Platelet activating factor (PAF)

PAF is synthesized by host defense cells (e.g. platelets, neutrophils, monocytes and macrophages) at constant low levels and in larger amounts by activated inflammatory cells (e.g. mast cells, eosinophils, basophils). PAF production (principally from the phospholipid, phosphatidylcholine) activated by inflammatory agents is thought to be the primary source of PAF under pathological conditions and is the source of the elevated PAF levels associated with allergic reactions, sepsis, colitis and multiple sclerosis. PAF antagonists would negate downstream effects of activation of the PAF receptor. Rupatadine is a dual histamine H1/PAF receptor antagonist approved in many countries for the treatment of allergic rhinitis and chronic idiopathic urticaria, but it is not available in the US.
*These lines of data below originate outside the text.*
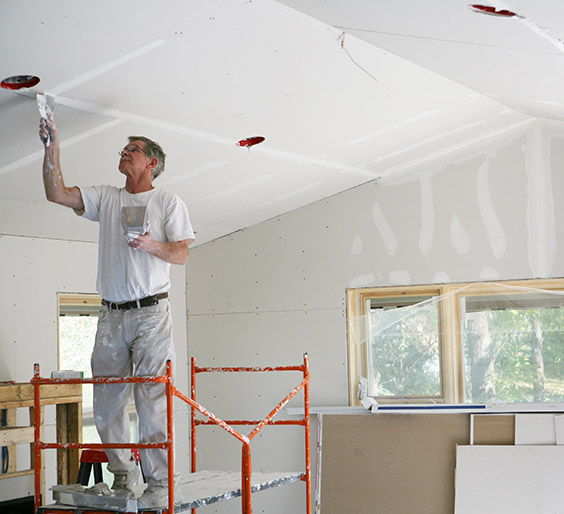 home remodeling drywall contractor augusta ga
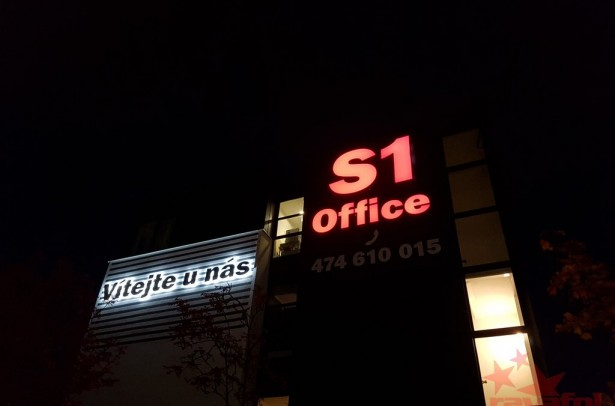 S1 office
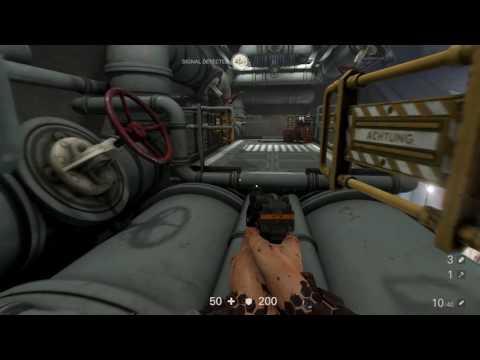 Wolfenstein II The New Colossus #Vidéo 2 JVL  de Wolfenstein II : The New Colossus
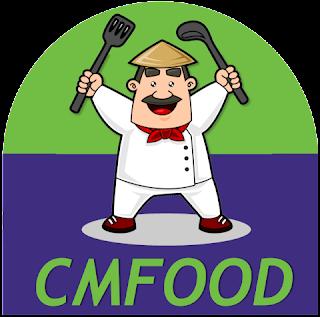 CMFOOD Merchant App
PAF is also produced by renal mesengial and medullary cells and vascular endothelial cells. In the cardiovascular system PAF is a potent vasodilator. In the stomach it is a potent ulcerogen.
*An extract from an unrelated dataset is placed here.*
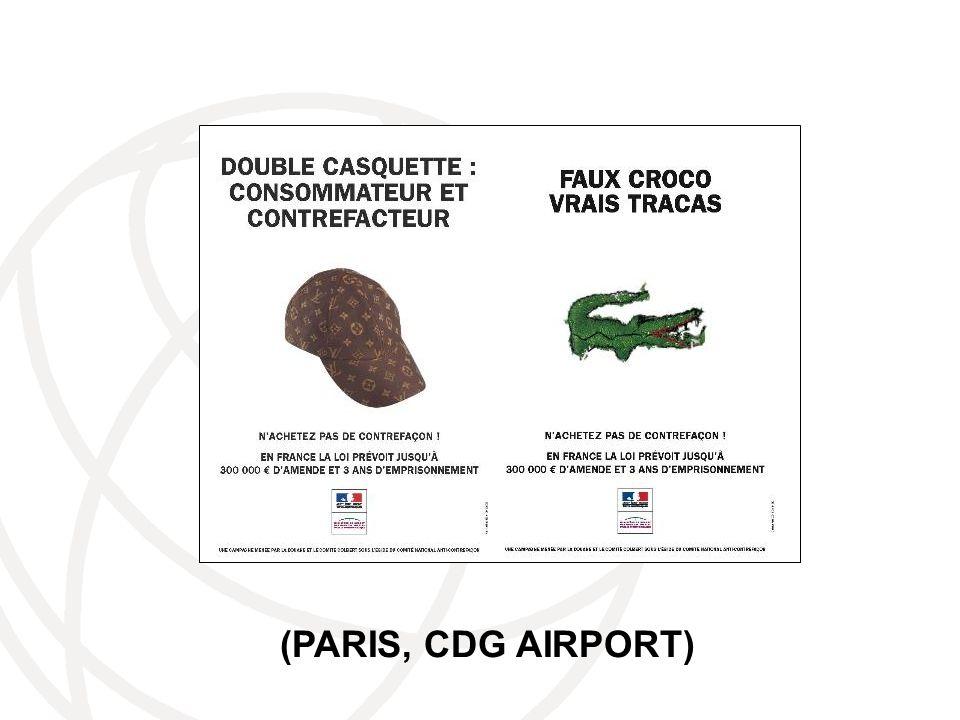(PARIS, CDG AIRPORT)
The two major thromboxanes are thromboxane A2 and thromboxane B2. The platelet enzyme thromboxane-A synthase converts prostaglandin H2 to thromboxane, and the thromboxane activates the G protein-coupled thromboxane A2 receptor, or TP receptor.  Thromboxane is a vasoconstrictor, a potent hypertensive agent, and it facilitates platelet aggregation. In particular, thromboxane A2 produced by activated platelets is prothrombotic, activating new platelets and increasing aggregation.

Thromboxane inhibitors can be either synthesis inhibitors, or thromboxane receptor antagonists.

Aspirin and naproxen are synthesis inhibitors. Low-dose, long-term aspirin use irreversibly blocks the formation of thromboxane A2 in platelets, thereby reducing aggregation and providing the anticoagulant effect useful in reducing the incidence of heart attacks. High-dose naproxen induces near-complete suppression of platelet thromboxane without causing the cardiovascular hazard associated with high-dose use of other NSAIDs.

Ifetroban (Phase II clinical candidate drug), dipyridamole and terutroban (Phase III clinical trial terminated by the manufacturer) are thromboxane receptor antagonists. Dipyridamole exhibits a multi-faceted mechanism of action, inhibiting thromboxane A2 synthesis via inhibition of platelet phosphodiesterases, directly inducing prostacyclin release and antagonising the effect of thromboxane A2 at the TP receptor.

Picotamide is an investigational dual synthesis inhibitor and thromboxane receptor antagonist which has not reached the clinic. See Modesti et al. (1994) and Neri Serneri et al. (2004) for further details.